# Bi-fold garage-house door



## Rick18071 (Oct 31, 2018)

I would like to open a discussion on this.

I have a 5' opening between my house and garage in which I would like to install a bi-fold door and add weatherstripping so it seals. The state has deleted the words "self closing" in the 2015 IRC R302.5.1. I don't see why a steel bifold door cannot be used. The code does not require it to be a swinging, bi-fold or sliding door and does not require a latch but I will put one on anyway.


Is there a problem with this? Please provide a section(s).


----------



## mtlogcabin (Oct 31, 2018)

Do they make a bi-fold door that meets the code requirements
Other openings between the garage and residence shall be equipped with solid wood doors not less than 13/8 inches (35 mm) in thickness, solid or honeycomb-core steel doors not less than 13/8 inches (35 mm) thick, or 20-minute fire-rated doors,


----------



## cda (Oct 31, 2018)

A five foot opening???

What is there now??

The picture please


----------



## Rick18071 (Oct 31, 2018)

The large opening is required to get to the front of the WH and furnace for repairs and replacement in a tight utility room/closet between the garage and the house. The wall between the utility room and the house cannot be sealed because a return vent in the wall.


----------



## Pcinspector1 (Oct 31, 2018)

Rick18071 said:


> The state has deleted the words "self closing" in the 2015 IRC R302.5.1



Why would they delete that? A hinge pin closer isn't that expensive.

Ditto what mtlogcabin posted.


----------



## Pcinspector1 (Oct 31, 2018)

Wonder if a bi-fold door has been tested by the UL fire guy's, bet it would fail, depending on the set-up.


----------



## cda (Oct 31, 2018)

Rick18071 said:


> The large opening is required to get to the front of the WH and furnace for repairs and replacement in a tight utility room/closet between the garage and the house. The wall between the utility room and the house cannot be sealed because a return vent in the wall.




So there is nothing in the opening now??

We are talking about an existing house ???


----------



## cda (Oct 31, 2018)

(Collected data entries)
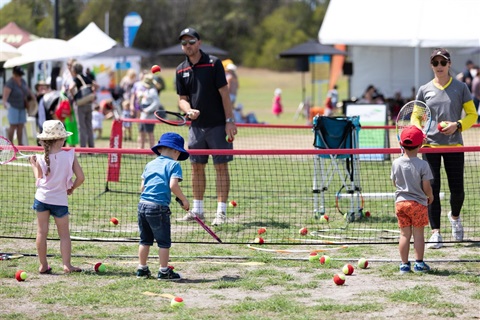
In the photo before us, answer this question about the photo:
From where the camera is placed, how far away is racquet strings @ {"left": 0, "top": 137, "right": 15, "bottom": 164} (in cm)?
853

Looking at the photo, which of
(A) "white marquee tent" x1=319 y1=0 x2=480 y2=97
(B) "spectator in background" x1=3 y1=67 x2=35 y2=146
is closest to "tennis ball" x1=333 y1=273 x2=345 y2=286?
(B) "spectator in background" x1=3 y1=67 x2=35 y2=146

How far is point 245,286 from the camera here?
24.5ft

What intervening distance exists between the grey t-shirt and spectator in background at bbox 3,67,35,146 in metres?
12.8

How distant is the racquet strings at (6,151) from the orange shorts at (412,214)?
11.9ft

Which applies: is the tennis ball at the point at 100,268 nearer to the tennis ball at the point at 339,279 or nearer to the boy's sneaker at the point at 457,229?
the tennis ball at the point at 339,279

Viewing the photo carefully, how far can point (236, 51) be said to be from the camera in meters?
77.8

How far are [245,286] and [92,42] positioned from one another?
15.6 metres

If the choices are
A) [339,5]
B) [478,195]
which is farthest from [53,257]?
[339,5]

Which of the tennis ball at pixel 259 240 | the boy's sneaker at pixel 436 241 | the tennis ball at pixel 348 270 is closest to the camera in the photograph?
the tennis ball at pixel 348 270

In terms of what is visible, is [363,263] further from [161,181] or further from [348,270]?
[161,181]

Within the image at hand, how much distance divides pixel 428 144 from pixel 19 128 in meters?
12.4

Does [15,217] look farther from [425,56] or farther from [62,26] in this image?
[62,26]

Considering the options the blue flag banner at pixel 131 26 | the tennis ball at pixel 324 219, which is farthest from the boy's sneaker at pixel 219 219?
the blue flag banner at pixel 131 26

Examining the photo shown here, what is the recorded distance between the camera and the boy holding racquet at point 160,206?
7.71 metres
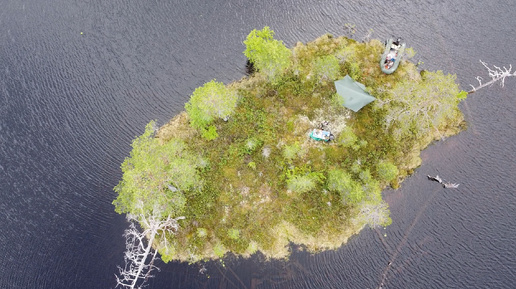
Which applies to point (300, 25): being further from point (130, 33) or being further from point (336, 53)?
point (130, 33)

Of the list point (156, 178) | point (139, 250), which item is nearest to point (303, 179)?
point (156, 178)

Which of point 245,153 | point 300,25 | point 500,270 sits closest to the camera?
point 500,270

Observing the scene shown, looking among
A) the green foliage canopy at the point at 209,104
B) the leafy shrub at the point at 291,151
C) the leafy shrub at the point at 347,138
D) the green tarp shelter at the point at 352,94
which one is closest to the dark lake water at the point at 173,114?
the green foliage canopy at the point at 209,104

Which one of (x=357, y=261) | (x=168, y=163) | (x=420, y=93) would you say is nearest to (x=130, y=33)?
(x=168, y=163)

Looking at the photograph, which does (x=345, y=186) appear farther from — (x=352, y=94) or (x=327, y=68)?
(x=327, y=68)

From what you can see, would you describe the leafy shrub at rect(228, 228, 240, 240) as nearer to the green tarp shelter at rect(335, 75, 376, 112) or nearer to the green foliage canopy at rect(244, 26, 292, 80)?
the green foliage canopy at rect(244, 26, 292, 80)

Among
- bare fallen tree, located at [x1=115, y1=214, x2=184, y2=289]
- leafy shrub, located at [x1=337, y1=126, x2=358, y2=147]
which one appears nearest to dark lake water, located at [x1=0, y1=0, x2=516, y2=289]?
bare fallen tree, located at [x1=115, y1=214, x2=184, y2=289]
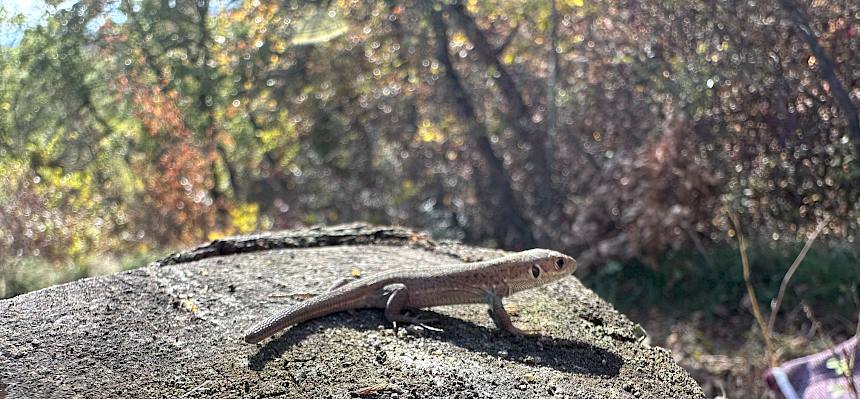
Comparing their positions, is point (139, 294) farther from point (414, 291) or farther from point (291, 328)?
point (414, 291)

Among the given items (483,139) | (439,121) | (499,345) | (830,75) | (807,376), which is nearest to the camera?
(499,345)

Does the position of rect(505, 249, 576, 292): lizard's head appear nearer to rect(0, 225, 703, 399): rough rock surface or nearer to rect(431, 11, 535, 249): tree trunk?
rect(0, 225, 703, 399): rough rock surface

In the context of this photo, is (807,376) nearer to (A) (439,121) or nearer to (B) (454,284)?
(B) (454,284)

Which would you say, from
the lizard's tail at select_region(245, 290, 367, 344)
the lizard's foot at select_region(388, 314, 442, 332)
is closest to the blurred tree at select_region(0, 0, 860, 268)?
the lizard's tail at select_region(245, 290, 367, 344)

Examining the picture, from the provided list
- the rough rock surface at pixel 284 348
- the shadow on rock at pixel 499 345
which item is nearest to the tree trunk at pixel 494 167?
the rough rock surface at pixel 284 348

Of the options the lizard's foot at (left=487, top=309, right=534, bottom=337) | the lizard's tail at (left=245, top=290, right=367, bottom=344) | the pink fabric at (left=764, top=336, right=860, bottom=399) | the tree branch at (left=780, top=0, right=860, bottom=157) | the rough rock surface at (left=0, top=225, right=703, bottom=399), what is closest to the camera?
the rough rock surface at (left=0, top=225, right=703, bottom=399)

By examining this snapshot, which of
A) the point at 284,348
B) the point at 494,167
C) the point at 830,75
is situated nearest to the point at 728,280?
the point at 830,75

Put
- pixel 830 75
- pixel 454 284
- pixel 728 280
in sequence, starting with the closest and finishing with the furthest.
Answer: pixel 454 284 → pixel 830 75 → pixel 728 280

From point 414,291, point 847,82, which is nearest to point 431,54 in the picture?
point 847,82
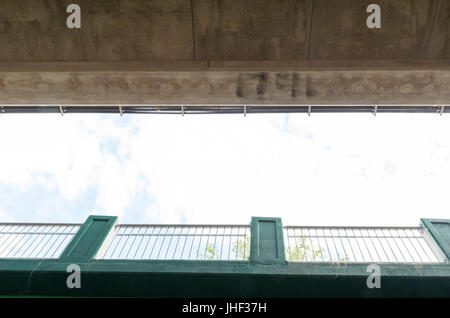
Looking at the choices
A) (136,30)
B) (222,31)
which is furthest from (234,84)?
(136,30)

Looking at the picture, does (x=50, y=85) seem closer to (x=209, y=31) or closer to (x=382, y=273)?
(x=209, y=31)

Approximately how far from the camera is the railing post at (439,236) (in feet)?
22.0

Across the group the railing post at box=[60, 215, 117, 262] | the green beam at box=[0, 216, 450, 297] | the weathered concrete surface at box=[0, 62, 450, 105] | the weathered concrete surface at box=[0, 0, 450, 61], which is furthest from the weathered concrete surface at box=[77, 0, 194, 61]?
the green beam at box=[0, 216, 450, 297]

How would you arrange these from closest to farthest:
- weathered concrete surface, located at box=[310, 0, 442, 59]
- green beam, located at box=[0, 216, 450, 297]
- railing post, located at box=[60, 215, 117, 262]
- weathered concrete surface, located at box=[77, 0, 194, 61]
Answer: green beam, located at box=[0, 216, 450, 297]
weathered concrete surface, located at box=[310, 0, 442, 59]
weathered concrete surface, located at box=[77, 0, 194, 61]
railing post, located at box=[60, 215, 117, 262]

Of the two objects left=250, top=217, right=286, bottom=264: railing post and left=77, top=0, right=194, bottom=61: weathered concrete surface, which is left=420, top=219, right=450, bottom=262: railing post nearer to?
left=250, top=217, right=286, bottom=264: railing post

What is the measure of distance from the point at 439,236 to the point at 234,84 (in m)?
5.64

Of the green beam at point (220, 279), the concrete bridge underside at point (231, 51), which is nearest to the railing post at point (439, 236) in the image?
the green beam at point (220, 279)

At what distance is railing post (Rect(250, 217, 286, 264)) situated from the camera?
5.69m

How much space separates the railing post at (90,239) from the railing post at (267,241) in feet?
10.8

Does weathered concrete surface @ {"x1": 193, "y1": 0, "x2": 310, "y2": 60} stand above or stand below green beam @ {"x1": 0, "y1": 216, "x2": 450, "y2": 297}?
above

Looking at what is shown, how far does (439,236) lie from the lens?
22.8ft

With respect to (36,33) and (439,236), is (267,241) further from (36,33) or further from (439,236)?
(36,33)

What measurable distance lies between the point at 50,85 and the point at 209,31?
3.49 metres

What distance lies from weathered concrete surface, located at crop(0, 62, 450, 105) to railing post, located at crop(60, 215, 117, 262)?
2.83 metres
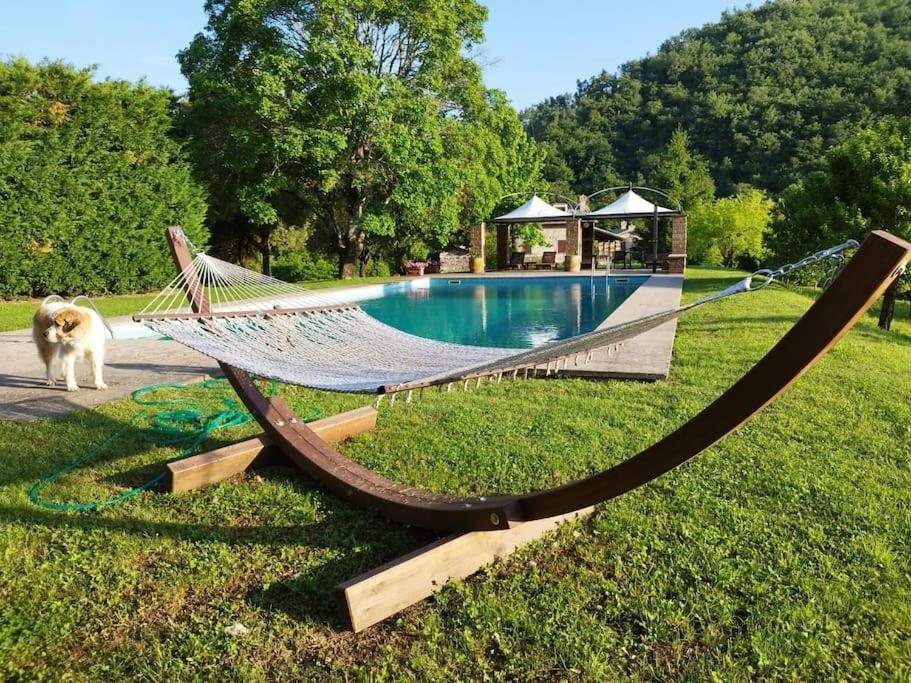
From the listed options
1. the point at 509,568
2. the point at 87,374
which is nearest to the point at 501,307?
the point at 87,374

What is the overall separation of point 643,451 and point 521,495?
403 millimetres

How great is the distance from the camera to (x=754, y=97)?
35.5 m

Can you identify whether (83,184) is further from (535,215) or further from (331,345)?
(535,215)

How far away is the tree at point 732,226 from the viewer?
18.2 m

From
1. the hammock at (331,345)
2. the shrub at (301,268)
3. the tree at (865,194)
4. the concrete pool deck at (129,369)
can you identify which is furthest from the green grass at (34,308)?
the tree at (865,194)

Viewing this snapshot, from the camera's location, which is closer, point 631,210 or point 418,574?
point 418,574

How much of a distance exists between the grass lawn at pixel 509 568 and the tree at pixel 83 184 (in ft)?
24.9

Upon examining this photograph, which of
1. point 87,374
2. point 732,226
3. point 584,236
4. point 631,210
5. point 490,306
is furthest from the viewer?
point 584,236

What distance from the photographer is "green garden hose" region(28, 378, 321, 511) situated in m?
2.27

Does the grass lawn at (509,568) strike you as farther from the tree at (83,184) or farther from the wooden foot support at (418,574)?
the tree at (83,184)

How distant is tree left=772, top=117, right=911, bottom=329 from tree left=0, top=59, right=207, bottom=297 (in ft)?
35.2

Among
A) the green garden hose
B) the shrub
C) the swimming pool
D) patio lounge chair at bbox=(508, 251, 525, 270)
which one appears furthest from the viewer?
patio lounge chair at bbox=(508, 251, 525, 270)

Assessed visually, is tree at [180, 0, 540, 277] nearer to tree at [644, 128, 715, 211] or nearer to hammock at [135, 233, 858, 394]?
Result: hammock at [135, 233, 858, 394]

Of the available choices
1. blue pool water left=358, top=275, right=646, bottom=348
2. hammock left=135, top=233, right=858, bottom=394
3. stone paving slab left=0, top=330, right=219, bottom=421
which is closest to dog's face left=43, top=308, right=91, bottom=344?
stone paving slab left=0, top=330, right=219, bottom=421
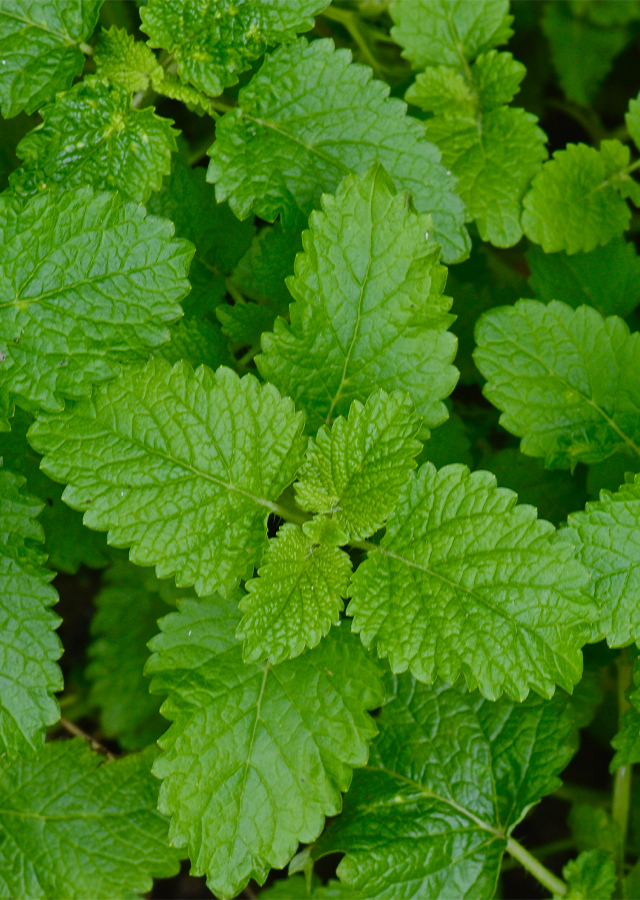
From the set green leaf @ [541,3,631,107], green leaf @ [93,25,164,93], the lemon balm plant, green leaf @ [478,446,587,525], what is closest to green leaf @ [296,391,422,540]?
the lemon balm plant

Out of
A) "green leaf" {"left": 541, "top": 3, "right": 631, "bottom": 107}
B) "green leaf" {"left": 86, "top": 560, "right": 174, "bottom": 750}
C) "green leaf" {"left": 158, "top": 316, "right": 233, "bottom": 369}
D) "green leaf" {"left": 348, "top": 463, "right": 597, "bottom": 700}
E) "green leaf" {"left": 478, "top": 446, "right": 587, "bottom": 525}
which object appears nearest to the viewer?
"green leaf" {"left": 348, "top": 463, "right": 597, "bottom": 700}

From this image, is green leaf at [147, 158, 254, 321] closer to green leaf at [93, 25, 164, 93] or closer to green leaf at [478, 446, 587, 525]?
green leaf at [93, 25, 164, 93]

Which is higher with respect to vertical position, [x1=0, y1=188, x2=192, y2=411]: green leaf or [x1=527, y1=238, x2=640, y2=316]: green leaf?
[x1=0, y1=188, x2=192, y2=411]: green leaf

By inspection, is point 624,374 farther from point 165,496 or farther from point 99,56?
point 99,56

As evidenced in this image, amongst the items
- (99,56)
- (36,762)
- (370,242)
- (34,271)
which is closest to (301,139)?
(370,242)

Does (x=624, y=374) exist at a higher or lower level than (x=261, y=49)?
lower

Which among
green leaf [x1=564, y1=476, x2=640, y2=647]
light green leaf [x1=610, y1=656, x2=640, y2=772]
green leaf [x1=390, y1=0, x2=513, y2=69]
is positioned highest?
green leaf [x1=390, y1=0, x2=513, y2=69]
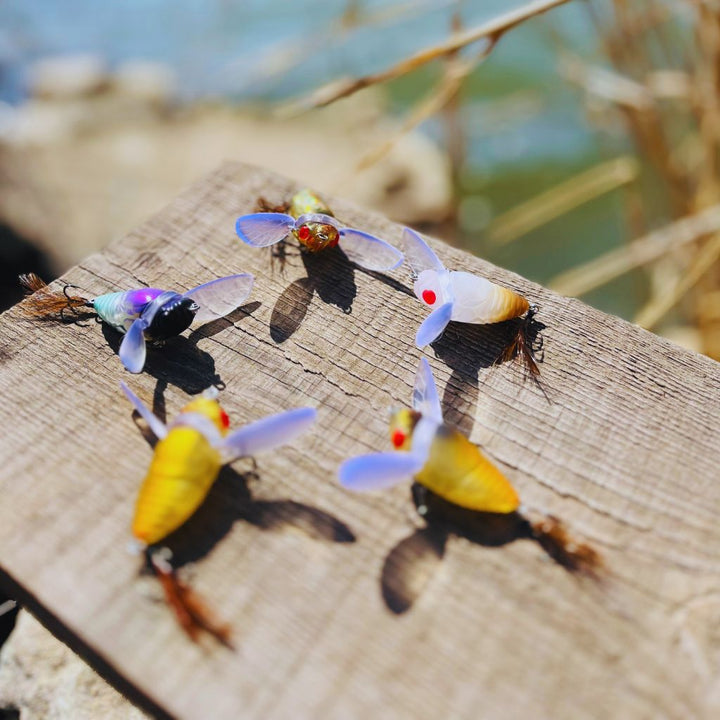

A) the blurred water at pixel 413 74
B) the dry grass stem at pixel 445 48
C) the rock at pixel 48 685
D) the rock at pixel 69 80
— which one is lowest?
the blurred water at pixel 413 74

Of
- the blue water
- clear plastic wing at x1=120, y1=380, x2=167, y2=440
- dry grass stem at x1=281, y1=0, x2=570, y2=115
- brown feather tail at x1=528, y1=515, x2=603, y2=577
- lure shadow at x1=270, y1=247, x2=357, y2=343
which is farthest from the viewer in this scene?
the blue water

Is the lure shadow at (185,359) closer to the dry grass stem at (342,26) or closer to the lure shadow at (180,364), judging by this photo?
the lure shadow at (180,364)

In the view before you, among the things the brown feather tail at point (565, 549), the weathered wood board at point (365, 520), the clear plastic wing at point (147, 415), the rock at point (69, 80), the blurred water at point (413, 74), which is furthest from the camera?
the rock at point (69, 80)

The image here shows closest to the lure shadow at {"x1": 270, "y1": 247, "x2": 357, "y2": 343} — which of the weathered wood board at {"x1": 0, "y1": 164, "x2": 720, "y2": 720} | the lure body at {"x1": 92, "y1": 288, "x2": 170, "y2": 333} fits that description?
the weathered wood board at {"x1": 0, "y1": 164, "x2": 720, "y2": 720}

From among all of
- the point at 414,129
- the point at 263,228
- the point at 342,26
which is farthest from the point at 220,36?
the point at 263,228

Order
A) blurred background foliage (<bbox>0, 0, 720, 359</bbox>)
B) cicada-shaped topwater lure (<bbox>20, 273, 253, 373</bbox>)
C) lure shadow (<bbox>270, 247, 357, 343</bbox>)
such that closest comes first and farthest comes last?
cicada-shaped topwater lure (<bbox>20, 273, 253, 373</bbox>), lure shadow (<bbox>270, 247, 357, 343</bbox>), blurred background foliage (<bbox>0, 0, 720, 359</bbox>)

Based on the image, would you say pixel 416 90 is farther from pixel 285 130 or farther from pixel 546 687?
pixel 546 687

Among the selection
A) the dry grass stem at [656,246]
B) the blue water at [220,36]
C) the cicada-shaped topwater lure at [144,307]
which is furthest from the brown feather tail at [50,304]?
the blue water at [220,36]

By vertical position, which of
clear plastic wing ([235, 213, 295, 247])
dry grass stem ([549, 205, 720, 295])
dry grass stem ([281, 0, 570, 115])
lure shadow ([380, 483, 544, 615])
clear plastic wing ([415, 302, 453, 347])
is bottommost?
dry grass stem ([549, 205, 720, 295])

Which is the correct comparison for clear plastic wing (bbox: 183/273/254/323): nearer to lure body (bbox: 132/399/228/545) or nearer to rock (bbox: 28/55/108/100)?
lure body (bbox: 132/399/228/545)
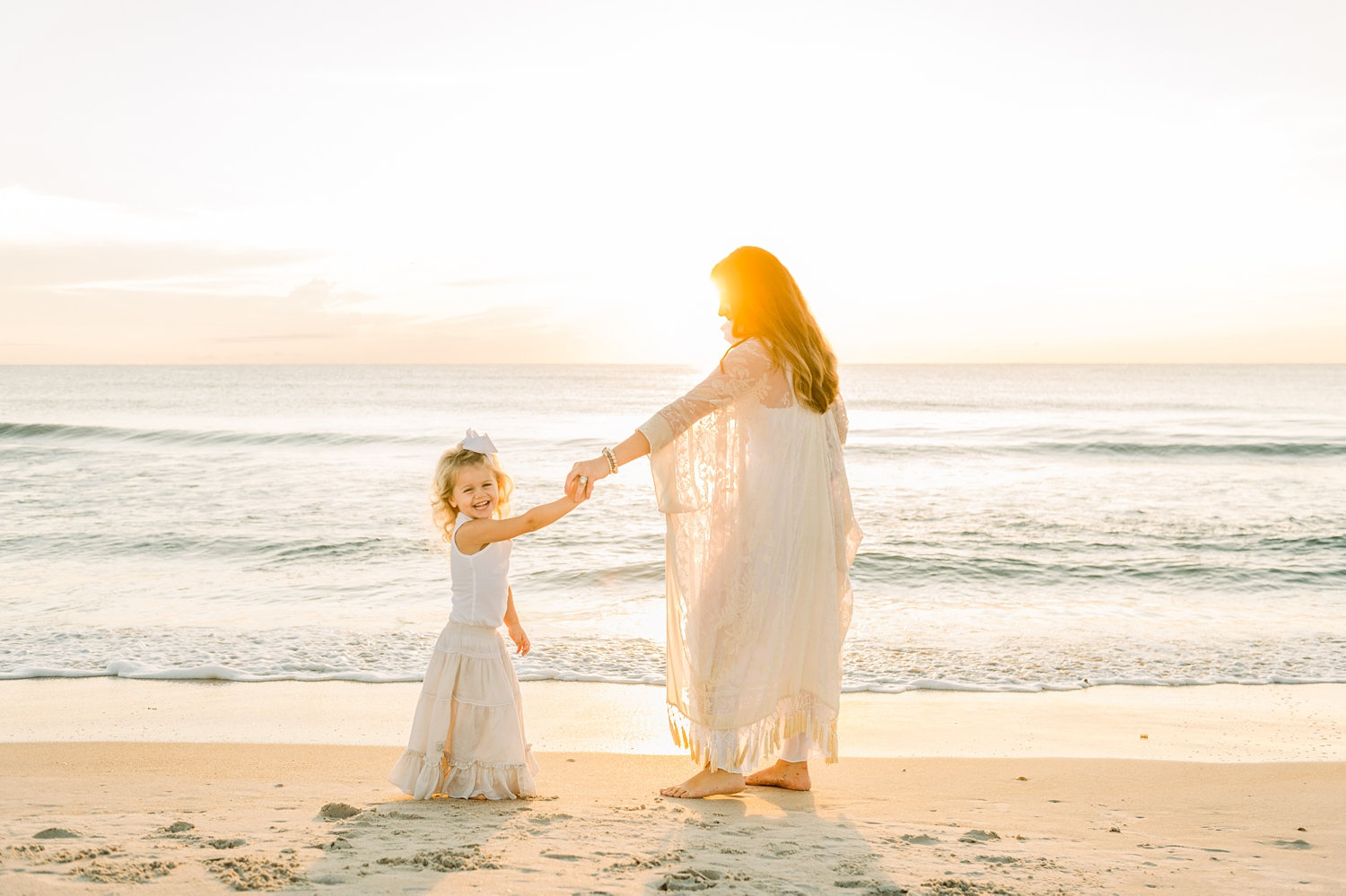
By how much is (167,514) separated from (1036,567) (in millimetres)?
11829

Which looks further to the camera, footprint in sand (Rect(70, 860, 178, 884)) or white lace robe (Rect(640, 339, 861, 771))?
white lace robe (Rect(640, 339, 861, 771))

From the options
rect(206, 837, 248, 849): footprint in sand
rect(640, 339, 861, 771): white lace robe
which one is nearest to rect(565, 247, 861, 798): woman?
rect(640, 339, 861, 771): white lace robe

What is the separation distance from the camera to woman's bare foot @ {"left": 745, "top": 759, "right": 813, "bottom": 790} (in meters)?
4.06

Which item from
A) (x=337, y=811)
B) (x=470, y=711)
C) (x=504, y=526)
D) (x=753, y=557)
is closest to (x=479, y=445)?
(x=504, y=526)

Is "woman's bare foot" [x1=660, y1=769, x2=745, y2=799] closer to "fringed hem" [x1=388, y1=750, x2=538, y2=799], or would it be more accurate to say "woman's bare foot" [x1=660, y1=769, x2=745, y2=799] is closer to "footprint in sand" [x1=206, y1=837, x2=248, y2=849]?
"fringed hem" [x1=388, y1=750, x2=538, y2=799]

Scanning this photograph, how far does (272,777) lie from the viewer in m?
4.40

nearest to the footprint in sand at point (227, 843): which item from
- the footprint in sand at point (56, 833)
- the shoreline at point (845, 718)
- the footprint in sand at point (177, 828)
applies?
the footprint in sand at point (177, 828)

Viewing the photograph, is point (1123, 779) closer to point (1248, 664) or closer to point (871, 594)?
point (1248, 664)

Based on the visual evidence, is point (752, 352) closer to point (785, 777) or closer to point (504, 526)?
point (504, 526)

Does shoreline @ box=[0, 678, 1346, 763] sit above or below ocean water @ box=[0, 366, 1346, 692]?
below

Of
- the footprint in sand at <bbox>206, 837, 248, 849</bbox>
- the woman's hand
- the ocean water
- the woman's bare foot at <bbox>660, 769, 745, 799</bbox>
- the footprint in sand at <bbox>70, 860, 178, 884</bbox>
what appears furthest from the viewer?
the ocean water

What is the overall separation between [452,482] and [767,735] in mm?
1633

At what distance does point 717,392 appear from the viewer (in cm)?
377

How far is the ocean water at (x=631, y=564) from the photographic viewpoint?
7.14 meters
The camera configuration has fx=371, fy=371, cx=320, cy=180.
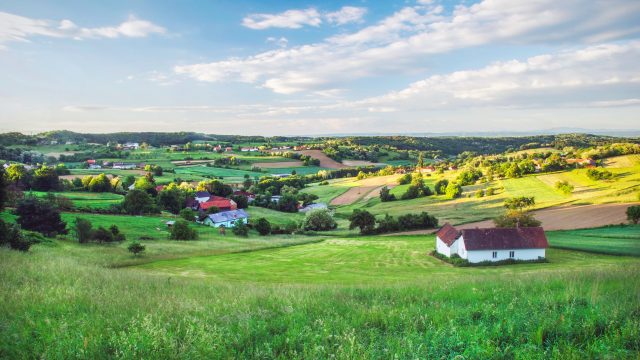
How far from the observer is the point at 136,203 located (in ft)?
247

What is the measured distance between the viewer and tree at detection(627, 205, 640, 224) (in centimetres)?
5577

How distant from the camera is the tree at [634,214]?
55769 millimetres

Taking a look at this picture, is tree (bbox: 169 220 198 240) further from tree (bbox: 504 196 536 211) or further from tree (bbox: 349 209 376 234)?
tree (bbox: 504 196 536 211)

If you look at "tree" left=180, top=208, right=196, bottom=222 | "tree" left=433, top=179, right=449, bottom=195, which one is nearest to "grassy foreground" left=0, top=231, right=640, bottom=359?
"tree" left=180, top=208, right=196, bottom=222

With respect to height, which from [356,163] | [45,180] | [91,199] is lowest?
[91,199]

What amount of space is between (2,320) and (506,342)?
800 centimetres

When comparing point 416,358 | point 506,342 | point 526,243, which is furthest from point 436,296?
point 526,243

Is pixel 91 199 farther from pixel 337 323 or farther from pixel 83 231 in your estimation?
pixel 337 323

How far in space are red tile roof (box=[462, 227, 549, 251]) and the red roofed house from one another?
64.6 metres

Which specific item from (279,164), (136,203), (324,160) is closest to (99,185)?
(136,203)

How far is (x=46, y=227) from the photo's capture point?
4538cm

» EXERCISE REQUIREMENTS:
• a. In the bi-fold door thread, how wide is the opening between the house and the garage?
• b. Return everything in the bi-fold door thread from "# Bi-fold garage-house" down to "one on anyway.".

» RESPONSES:
• a. The opening is 5 feet wide.

• b.
# Bi-fold garage-house door



## Rick18071 (Oct 31, 2018)

I would like to open a discussion on this.

I have a 5' opening between my house and garage in which I would like to install a bi-fold door and add weatherstripping so it seals. The state has deleted the words "self closing" in the 2015 IRC R302.5.1. I don't see why a steel bifold door cannot be used. The code does not require it to be a swinging, bi-fold or sliding door and does not require a latch but I will put one on anyway.